Он развернул бумагу. В его ладонь легла деревянная табличка, тонко вырезанная и покрытая лаком. На ней были выжжены слова: «Мастерская Анатолия и Екатерины. Основана не тогда, когда нашли друг друга, а тогда, когда перестали терять себя».
Он долго смотрел на нее, сжимая в руках так, что суставы побелели. Потом поднял на Катю глаза. В них стояли слезы. Не от горя. От той щемящей, счастливой боли, что бывает, когда заживает очень глубокая рана.
— Спасибо, — хрипло выдохнул он.
—Это я тебе должна сказать, — она улыбнулась, и в этой улыбке была вся их новая жизнь — не идеальная, но настоящая. — За то, что не сбежал тогда, в ту ночь. За то, что согласился смотреть на забор вместе.
— Мы его не обошли, — заметил Анатолий, проводя пальцем по гравировке. — Мы его разобрали. По кирпичику. И некоторые кирпичи… пошли на фундамент вот этого всего.
Он обвел рукой пространство вокруг — их общее творение, пропитанное потом, спорами, ссорами и, наконец, пониманием.
— Помнишь, ты сказала «испечем новый хлеб»? — спросила Катя.
—Ну?
—Он иногда все равно подгорает.
—Зато он наш, — твердо сказал Анатолий.
Он встал, взял табличку и подошел к входной двери в мастерскую.
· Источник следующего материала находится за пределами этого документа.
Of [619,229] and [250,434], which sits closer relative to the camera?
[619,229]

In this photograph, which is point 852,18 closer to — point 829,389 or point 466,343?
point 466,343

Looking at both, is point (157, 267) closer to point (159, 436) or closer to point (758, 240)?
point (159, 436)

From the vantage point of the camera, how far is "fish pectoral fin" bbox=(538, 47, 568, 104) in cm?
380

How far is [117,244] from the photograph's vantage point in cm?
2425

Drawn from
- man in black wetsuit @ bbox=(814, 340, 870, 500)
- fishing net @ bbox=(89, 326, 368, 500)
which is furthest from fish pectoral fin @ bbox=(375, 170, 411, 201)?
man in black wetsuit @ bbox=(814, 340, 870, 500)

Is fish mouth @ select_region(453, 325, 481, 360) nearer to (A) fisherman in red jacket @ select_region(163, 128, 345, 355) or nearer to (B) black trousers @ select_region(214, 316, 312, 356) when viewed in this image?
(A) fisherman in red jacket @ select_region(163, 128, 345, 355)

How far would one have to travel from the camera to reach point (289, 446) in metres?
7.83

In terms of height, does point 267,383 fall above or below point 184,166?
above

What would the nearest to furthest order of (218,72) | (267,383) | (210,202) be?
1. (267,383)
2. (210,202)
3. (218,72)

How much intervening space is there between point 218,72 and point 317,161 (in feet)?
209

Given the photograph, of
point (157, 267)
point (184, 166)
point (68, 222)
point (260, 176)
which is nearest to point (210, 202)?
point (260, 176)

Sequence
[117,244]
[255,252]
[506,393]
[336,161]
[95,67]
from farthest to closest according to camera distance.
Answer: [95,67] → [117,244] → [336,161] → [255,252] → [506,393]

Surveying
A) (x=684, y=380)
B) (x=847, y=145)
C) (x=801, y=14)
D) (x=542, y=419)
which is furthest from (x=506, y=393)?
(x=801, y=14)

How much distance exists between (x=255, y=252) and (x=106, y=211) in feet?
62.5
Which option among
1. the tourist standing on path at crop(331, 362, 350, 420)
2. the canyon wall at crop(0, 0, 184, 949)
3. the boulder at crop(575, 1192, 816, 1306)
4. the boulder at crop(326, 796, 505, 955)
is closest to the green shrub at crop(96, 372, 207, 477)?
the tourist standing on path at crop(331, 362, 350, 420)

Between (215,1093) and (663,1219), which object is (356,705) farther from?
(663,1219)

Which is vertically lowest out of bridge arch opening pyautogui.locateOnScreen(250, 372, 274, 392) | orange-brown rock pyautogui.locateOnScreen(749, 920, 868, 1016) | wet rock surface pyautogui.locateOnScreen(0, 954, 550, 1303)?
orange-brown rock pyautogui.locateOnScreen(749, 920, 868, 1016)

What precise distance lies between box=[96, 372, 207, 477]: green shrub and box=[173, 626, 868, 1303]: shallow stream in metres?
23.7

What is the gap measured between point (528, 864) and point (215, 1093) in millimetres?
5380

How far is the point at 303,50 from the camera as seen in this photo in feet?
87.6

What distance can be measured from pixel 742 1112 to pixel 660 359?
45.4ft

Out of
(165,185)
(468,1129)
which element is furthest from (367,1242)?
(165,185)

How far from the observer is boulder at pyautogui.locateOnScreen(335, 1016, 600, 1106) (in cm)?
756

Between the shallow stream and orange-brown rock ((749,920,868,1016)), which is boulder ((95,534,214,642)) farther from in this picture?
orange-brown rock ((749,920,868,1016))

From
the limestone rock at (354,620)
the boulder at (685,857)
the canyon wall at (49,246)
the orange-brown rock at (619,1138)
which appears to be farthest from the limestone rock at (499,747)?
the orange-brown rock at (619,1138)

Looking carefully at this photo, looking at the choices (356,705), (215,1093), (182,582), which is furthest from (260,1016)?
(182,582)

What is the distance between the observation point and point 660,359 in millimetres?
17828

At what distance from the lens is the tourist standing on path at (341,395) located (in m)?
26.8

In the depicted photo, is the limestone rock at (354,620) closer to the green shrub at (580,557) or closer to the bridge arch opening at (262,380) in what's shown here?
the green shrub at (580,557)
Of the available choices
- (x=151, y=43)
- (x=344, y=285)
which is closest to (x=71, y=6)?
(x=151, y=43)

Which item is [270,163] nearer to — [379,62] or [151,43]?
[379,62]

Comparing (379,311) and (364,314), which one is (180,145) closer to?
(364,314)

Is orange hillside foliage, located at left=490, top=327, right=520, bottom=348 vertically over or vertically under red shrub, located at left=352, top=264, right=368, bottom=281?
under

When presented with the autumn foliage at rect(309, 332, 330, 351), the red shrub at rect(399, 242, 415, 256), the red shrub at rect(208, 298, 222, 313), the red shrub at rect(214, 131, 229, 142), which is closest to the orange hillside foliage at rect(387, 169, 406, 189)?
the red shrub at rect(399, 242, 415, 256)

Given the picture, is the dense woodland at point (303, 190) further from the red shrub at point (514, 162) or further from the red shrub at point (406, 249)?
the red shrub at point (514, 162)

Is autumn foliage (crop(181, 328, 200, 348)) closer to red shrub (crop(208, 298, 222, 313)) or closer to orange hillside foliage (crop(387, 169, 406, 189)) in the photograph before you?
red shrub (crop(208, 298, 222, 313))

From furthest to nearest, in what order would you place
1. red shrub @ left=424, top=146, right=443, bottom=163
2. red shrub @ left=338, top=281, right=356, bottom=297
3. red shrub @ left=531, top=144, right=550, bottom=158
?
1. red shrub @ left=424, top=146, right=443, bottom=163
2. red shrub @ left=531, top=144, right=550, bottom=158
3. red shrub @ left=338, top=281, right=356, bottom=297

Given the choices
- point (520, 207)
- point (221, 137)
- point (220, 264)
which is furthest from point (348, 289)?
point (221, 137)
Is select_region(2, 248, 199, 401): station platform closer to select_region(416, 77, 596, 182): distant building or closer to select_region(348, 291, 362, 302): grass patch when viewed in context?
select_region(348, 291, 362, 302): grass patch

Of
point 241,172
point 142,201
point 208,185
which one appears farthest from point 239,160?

Примерился. Прибил гвоздиком прямо над выключателем. Так, чтобы касаться ее каждый раз, выходя и заходя. Не как трофея. А как напоминания. О том, что самая прочная конструкция получается не из идеальных деталей, а из тех, что уже побывали в огне, под дождем и под забором собственных страхов. И были заново отшлифованы терпением.
Катя подошла и встала рядом, положив голову ему на плечо.
—Игорю завтра звонить, — сказала она. — Он хвастался, что в общежитии все спрашивают, где у него такие крутые чехлы на ноутбук.
—Скажи, что мама сделала. И папа сделал коробку, в которой они приехали.
—Скажу.
Они стояли так, слушая, как дождь затихает, уступая место тишине ночи. Забор остался там, в прошлом, в той старой кухне. Здесь его не было. Здесь была только открытая дверь в мастерскую, пахнущая деревом, и лестница наверх, в дом. И они уже не боялись ни того, что кто-то уйдет, ни того, что кто-то останется. Потому что их путь теперь лежал в одном направлении. Вместе.